▶ [To do]:
Return the following lines verbatim, in their original order.

▶ [Listing]:
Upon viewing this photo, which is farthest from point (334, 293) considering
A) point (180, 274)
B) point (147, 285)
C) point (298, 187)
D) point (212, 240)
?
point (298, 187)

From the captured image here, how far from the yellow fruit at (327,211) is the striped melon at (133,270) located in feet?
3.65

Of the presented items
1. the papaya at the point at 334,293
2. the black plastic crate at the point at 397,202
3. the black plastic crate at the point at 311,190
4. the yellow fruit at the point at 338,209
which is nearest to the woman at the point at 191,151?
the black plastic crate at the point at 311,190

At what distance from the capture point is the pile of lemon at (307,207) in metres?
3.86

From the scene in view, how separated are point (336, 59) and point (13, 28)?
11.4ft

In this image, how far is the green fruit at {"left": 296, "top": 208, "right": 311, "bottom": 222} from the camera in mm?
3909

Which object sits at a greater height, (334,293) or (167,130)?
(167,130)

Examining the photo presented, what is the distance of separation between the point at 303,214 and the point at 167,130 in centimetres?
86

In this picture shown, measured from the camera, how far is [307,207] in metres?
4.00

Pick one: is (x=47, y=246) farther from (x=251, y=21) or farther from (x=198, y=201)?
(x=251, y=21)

▶ [Full answer]:
Upon viewing this photo, which is farthest from point (334, 293) considering
A) point (180, 274)
B) point (147, 285)
C) point (298, 187)
D) point (212, 240)
?
point (298, 187)

From the captured image here, how far from the yellow fruit at (327,211) is the striped melon at (133,270) located in feet?
3.65

Of the presented items
1. the papaya at the point at 334,293
2. the black plastic crate at the point at 397,202
3. the black plastic crate at the point at 311,190
4. the yellow fruit at the point at 338,209
which is nearest to the woman at the point at 191,151?
the black plastic crate at the point at 311,190

At what distance from the capture point is the pile of lemon at (307,207) in metres?
3.86

From the scene in view, how separated are point (336, 59) and point (13, 28)?
11.4ft

In this image, how far is the green fruit at {"left": 296, "top": 208, "right": 311, "bottom": 222} from the camera in mm?
3909

Which object sits at a greater height, (334,293) or (167,130)?
(167,130)

Examining the photo presented, what is the distance of separation between the point at 303,214 and the point at 167,130 in centimetres?
86

In this picture shown, measured from the camera, how far is [307,207] in metres?
4.00

Pick one: is (x=47, y=246) farther from (x=251, y=21) or farther from (x=198, y=201)?
(x=251, y=21)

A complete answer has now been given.